Its firm texture means it holds up well to drying without becoming brittle, and it takes on seasonings beautifully. For a truly Aussie spin, try blending native spices like lemon myrtle, bush tomato, or wattleseed into your marinade. Not only will you avoid processed flavours, but you’ll also celebrate indigenous ingredients rich in antioxidants and cultural significance.
Jerky as Part of Your Paleo Pantry
Jerky isn’t just a snack. It’s a strategic tool for anyone living a Paleo lifestyle in the real world. Stash some in your gym bag, glove box, work drawer or carry-on luggage to stay fuelled when you don’t have access to proper meals. Pair it with a boiled egg, some raw nuts or sliced veg and you’ve got a complete, travel-friendly mini meal.
For athletes or those on lower carb protocols, jerky helps meet protein targets without needing refrigeration. It’s also ideal during camping trips, hikes, or festivals where real food options can be slim.

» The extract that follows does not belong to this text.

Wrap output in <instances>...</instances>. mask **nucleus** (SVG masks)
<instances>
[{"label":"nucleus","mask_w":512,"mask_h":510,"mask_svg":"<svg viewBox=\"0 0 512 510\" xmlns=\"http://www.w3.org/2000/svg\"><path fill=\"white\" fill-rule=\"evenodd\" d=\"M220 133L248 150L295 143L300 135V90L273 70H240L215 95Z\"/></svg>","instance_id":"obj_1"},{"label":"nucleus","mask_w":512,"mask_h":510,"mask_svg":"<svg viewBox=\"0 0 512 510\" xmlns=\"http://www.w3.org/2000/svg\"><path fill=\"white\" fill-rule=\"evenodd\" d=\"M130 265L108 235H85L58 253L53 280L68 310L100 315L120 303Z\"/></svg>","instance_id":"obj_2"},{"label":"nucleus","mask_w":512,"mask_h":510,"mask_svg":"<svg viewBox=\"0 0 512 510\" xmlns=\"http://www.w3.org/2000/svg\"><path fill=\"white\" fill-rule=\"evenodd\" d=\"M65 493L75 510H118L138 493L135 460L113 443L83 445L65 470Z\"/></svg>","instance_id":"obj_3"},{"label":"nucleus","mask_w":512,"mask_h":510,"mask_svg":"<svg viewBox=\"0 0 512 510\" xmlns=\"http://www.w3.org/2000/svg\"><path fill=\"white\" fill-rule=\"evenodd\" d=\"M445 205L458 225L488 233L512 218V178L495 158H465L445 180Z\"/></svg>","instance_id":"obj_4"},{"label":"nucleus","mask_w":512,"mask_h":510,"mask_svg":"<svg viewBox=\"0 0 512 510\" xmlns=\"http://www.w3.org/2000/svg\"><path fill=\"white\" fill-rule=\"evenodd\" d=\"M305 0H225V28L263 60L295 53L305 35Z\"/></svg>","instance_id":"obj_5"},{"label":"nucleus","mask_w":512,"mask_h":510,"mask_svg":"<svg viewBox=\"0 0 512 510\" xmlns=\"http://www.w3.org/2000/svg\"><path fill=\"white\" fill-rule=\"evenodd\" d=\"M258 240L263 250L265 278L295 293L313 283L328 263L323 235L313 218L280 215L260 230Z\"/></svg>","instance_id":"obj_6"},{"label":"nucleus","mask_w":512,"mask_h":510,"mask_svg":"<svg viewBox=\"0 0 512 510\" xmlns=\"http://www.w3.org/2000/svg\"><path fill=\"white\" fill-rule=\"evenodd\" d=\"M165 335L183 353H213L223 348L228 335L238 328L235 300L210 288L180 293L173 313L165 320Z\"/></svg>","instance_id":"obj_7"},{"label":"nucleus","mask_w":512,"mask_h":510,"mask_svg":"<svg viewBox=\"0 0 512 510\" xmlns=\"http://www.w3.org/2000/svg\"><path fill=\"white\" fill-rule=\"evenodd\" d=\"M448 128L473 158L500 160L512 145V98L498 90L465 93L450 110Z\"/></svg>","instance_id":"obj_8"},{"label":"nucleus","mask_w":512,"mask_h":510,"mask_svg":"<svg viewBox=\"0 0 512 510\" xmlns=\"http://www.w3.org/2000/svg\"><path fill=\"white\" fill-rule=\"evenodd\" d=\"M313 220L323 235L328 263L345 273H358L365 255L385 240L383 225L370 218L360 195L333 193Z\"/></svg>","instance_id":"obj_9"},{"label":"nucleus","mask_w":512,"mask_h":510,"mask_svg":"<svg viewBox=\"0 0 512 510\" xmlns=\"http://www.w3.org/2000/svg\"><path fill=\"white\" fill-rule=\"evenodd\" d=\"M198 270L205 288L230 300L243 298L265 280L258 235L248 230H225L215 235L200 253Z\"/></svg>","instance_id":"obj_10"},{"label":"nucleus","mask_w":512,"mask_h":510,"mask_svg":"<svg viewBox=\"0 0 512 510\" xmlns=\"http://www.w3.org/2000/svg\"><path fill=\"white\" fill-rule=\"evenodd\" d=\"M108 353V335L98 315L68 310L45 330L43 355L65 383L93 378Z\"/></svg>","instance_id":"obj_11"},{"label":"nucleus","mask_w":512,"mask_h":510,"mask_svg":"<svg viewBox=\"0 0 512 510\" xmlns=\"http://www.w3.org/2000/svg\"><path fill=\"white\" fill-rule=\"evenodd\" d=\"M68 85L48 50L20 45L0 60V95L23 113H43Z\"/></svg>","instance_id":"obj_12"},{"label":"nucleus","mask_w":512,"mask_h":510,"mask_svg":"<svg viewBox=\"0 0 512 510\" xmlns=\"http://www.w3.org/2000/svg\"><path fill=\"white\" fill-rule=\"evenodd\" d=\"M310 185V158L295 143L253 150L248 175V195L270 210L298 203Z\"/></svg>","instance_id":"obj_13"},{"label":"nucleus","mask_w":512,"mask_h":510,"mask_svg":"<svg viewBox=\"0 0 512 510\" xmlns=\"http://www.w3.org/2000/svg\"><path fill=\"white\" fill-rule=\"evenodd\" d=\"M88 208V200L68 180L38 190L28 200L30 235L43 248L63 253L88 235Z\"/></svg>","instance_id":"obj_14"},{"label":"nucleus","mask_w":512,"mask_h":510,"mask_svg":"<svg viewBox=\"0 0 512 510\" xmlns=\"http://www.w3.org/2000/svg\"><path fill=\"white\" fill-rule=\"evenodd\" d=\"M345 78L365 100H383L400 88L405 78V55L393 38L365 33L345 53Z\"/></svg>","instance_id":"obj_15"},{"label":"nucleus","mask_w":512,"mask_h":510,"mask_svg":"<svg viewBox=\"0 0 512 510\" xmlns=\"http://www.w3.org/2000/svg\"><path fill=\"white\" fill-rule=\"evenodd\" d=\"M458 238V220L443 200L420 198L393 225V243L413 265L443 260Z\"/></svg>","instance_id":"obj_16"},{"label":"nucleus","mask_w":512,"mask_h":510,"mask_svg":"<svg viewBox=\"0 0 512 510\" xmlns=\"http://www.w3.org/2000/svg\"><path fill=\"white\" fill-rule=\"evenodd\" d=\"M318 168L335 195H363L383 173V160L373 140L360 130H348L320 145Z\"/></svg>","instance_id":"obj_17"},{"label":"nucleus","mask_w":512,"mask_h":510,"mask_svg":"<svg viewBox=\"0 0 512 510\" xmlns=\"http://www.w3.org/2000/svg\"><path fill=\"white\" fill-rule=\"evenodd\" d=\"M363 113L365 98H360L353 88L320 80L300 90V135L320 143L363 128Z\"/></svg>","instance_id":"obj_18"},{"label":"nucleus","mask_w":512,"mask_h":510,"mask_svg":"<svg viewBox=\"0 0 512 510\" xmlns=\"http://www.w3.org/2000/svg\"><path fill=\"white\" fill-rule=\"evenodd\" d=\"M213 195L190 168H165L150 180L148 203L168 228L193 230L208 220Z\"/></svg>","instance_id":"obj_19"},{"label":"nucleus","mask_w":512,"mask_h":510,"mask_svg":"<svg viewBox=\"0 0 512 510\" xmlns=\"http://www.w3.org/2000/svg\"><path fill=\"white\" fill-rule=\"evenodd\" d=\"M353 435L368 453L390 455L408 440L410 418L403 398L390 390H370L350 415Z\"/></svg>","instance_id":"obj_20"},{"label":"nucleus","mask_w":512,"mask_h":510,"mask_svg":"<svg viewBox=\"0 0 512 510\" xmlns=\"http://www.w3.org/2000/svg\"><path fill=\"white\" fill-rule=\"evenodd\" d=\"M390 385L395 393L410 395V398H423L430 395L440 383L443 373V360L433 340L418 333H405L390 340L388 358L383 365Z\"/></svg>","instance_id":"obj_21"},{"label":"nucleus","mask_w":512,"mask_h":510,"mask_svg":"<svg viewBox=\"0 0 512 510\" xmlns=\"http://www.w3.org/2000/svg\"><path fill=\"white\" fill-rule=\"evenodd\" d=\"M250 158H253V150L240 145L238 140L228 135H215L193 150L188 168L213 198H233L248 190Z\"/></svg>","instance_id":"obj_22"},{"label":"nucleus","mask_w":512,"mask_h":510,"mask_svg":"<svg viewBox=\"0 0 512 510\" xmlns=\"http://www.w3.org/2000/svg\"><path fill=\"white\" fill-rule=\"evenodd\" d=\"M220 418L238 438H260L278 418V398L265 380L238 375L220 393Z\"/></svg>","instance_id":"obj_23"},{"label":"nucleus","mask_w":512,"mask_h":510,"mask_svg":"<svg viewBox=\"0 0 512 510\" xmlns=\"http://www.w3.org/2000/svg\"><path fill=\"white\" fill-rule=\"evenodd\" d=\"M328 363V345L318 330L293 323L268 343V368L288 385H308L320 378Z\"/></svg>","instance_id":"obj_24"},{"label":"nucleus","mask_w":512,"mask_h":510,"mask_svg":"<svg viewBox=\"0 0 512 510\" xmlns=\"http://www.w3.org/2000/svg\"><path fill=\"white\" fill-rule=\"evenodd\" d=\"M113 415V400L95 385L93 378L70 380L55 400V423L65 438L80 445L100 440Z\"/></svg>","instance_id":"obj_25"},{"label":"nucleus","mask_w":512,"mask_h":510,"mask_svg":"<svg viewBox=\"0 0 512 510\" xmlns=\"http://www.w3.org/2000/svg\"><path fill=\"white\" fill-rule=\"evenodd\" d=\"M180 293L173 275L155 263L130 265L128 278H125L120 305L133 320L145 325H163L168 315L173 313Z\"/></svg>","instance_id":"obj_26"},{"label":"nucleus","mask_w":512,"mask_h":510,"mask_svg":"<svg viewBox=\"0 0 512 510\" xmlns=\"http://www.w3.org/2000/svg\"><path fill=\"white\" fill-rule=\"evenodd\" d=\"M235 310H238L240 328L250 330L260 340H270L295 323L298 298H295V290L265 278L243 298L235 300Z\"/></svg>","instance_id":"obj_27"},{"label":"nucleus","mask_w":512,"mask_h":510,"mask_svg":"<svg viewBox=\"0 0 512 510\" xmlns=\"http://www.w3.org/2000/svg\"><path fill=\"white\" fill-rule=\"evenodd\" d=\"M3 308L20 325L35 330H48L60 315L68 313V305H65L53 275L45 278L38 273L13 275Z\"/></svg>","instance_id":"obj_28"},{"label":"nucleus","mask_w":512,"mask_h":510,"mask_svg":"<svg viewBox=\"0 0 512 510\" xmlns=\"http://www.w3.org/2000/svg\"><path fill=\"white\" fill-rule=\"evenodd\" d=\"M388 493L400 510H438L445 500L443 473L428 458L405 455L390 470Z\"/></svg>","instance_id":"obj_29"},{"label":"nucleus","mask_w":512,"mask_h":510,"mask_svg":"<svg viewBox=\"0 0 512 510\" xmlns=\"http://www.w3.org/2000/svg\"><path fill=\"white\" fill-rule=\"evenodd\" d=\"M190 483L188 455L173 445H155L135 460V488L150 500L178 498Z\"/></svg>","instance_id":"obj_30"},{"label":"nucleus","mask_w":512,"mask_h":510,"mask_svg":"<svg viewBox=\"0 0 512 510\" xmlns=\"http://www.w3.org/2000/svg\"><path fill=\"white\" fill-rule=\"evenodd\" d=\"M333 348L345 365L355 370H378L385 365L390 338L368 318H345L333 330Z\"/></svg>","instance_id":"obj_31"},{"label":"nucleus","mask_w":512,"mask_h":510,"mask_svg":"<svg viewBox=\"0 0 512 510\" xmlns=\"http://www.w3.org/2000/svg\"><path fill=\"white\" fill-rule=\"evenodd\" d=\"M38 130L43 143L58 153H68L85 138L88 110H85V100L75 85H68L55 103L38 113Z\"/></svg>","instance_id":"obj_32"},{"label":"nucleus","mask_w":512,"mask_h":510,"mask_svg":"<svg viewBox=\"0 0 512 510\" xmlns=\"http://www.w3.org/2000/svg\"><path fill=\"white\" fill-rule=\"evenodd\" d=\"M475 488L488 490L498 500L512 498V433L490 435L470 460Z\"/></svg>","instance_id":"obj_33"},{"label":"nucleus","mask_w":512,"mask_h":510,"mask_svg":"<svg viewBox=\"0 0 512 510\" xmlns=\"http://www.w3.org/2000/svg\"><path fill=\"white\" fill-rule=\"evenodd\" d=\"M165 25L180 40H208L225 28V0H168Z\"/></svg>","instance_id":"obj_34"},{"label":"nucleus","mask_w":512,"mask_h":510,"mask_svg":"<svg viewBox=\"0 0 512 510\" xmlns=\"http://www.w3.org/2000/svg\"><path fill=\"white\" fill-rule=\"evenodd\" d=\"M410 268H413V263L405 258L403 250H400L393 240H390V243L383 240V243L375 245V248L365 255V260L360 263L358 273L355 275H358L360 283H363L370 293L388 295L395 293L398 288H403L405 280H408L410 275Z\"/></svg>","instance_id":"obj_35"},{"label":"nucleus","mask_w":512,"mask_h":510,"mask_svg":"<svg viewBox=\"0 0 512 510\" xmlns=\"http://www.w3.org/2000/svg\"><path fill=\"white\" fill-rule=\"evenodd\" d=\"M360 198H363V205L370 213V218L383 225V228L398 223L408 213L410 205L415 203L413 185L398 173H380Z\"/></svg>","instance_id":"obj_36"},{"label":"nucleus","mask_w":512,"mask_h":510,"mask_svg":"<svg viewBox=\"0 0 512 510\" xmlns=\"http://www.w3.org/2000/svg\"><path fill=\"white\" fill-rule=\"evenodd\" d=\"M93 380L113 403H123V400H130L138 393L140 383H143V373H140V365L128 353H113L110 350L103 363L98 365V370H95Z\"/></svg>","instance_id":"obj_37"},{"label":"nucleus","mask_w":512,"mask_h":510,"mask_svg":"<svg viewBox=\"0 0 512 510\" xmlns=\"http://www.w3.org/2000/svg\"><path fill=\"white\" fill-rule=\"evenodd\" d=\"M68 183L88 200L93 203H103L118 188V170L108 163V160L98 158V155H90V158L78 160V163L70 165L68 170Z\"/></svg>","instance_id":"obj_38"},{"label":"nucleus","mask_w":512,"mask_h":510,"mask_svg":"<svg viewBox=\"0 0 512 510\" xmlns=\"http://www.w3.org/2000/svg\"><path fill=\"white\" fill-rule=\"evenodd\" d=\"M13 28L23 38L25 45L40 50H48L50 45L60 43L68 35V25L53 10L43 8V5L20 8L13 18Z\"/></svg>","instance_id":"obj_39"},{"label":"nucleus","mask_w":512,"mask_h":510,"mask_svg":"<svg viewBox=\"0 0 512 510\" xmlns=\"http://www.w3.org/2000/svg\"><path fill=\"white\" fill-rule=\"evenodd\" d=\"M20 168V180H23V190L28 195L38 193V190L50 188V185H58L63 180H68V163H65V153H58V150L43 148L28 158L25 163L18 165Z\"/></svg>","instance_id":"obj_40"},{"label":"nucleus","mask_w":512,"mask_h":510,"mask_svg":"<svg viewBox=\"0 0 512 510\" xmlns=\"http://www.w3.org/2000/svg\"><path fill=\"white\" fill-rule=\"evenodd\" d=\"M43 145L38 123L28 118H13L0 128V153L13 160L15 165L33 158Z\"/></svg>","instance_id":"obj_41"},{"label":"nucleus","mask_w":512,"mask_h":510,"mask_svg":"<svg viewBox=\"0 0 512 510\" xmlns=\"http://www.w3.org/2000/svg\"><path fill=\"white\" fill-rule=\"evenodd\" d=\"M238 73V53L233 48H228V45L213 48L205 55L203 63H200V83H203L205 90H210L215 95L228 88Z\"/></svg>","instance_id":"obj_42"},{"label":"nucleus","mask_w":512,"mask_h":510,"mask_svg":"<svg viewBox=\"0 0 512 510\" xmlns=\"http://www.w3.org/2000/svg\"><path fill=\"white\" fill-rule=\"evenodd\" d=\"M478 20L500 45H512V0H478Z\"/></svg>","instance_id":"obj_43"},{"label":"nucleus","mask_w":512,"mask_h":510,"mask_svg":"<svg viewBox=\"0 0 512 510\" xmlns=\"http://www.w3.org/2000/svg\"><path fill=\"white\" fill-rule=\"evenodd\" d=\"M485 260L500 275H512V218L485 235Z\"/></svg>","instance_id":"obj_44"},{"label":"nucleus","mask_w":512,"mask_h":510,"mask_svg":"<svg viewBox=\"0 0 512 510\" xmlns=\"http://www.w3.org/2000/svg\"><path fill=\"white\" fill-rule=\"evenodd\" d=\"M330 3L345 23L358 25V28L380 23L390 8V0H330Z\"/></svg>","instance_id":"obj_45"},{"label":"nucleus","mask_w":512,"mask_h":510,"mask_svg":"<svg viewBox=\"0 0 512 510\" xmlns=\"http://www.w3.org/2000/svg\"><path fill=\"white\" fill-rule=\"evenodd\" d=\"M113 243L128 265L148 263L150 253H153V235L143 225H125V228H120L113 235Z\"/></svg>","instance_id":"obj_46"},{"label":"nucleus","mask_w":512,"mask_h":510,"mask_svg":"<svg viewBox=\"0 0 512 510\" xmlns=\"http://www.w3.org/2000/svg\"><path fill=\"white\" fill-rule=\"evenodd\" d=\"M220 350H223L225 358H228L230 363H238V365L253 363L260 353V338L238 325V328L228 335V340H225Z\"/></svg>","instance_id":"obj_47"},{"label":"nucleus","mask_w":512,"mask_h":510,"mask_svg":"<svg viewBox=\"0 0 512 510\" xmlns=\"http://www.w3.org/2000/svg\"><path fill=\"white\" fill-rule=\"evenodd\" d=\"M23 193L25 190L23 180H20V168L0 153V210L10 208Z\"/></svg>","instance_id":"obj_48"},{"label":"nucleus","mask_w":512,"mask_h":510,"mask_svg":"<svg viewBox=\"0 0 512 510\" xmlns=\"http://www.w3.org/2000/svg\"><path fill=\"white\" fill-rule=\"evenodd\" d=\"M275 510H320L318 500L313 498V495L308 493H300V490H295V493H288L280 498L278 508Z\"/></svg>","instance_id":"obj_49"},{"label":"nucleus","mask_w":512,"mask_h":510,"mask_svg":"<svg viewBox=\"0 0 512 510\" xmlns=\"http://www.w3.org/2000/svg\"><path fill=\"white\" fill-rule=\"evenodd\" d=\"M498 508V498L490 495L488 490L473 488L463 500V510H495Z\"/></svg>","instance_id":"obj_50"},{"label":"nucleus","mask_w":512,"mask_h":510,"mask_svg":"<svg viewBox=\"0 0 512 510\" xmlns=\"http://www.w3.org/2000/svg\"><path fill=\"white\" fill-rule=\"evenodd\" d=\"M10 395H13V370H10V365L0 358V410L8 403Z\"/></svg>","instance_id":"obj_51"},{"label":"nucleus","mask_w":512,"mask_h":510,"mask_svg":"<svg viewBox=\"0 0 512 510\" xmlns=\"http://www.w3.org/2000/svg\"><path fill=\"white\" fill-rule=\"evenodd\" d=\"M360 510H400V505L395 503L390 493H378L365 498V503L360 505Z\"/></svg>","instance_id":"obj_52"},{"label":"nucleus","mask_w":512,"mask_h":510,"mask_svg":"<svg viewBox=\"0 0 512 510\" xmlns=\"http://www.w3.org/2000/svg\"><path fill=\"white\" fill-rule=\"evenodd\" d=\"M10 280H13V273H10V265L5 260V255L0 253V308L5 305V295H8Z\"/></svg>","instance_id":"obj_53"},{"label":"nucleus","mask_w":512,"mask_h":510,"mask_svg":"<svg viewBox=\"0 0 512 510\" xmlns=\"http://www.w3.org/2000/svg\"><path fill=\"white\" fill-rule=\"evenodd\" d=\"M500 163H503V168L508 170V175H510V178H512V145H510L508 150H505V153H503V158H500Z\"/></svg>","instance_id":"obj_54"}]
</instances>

Keep Experimenting and Share Your Wins
Once you’ve nailed your first batch of homemade jerky, don’t stop there. Try variations with different meats like grass-fed beef, venison, or lamb. Change up the spices. Sweeten (if needed) naturally with a splash of pomegranate molasses or a pinch of dried herbs — not sugar or artificial flavours.
Most importantly, share your successes! If you find a great source of Paleo-friendly jerky in Australia or develop a winning flavour combo, post it online or tell your local community. The more demand there is for clean, real-food snacks, the more small producers will start to deliver.